## TASK OBJECTIVE
Please give the data below again in full, exactly as it stands.
═══ TASK DATA
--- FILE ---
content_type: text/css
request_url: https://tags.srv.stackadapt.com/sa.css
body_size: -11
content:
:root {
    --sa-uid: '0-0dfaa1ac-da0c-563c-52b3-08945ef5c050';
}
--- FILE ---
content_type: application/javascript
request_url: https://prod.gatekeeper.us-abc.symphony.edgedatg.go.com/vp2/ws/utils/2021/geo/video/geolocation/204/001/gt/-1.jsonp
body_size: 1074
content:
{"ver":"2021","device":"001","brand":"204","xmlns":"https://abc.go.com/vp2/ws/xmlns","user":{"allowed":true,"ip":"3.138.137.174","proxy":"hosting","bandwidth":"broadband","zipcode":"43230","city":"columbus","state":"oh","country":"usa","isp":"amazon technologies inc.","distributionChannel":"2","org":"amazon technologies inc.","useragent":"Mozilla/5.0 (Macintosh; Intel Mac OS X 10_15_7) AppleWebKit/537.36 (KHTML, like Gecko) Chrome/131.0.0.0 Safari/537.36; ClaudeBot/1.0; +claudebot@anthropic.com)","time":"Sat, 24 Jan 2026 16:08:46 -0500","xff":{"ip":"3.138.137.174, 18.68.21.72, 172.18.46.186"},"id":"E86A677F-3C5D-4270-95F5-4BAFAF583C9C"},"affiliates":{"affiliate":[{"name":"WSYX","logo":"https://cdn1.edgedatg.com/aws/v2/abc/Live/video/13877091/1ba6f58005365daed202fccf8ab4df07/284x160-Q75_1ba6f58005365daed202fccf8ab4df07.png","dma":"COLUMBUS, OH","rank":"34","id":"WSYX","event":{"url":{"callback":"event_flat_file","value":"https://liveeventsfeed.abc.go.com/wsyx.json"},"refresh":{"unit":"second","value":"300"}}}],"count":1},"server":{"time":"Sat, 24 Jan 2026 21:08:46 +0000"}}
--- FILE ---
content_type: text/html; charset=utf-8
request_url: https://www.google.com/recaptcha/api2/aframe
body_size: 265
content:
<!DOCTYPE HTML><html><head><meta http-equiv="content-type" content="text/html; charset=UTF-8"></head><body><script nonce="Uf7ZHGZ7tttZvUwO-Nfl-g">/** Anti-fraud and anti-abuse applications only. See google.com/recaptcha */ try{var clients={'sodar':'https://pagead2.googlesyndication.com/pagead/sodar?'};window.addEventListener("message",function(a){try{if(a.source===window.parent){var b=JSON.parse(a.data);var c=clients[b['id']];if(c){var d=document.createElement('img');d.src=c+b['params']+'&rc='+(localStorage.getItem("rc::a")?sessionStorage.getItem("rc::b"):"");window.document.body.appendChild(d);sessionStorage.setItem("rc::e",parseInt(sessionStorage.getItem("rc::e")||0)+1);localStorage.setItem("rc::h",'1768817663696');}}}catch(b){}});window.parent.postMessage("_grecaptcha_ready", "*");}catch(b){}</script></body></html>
══════
## SOLUTION
--- FILE ---
content_type: text/css
request_url: https://tags.srv.stackadapt.com/sa.css
body_size: -11
content:
:root {
    --sa-uid: '0-0dfaa1ac-da0c-563c-52b3-08945ef5c050';
}
--- FILE ---
content_type: application/javascript
request_url: https://prod.gatekeeper.us-abc.symphony.edgedatg.go.com/vp2/ws/utils/2021/geo/video/geolocation/204/001/gt/-1.jsonp
body_size: 1074
content:
{"ver":"2021","device":"001","brand":"204","xmlns":"https://abc.go.com/vp2/ws/xmlns","user":{"allowed":true,"ip":"3.138.137.174","proxy":"hosting","bandwidth":"broadband","zipcode":"43230","city":"columbus","state":"oh","country":"usa","isp":"amazon technologies inc.","distributionChannel":"2","org":"amazon technologies inc.","useragent":"Mozilla/5.0 (Macintosh; Intel Mac OS X 10_15_7) AppleWebKit/537.36 (KHTML, like Gecko) Chrome/131.0.0.0 Safari/537.36; ClaudeBot/1.0; +claudebot@anthropic.com)","time":"Sat, 24 Jan 2026 16:08:46 -0500","xff":{"ip":"3.138.137.174, 18.68.21.72, 172.18.46.186"},"id":"E86A677F-3C5D-4270-95F5-4BAFAF583C9C"},"affiliates":{"affiliate":[{"name":"WSYX","logo":"https://cdn1.edgedatg.com/aws/v2/abc/Live/video/13877091/1ba6f58005365daed202fccf8ab4df07/284x160-Q75_1ba6f58005365daed202fccf8ab4df07.png","dma":"COLUMBUS, OH","rank":"34","id":"WSYX","event":{"url":{"callback":"event_flat_file","value":"https://liveeventsfeed.abc.go.com/wsyx.json"},"refresh":{"unit":"second","value":"300"}}}],"count":1},"server":{"time":"Sat, 24 Jan 2026 21:08:46 +0000"}}
--- FILE ---
content_type: text/html; charset=utf-8
request_url: https://www.google.com/recaptcha/api2/aframe
body_size: 265
content:
<!DOCTYPE HTML><html><head><meta http-equiv="content-type" content="text/html; charset=UTF-8"></head><body><script nonce="Uf7ZHGZ7tttZvUwO-Nfl-g">/** Anti-fraud and anti-abuse applications only. See google.com/recaptcha */ try{var clients={'sodar':'https://pagead2.googlesyndication.com/pagead/sodar?'};window.addEventListener("message",function(a){try{if(a.source===window.parent){var b=JSON.parse(a.data);var c=clients[b['id']];if(c){var d=document.createElement('img');d.src=c+b['params']+'&rc='+(localStorage.getItem("rc::a")?sessionStorage.getItem("rc::b"):"");window.document.body.appendChild(d);sessionStorage.setItem("rc::e",parseInt(sessionStorage.getItem("rc::e")||0)+1);localStorage.setItem("rc::h",'1768817663696');}}}catch(b){}});window.parent.postMessage("_grecaptcha_ready", "*");}catch(b){}</script></body></html>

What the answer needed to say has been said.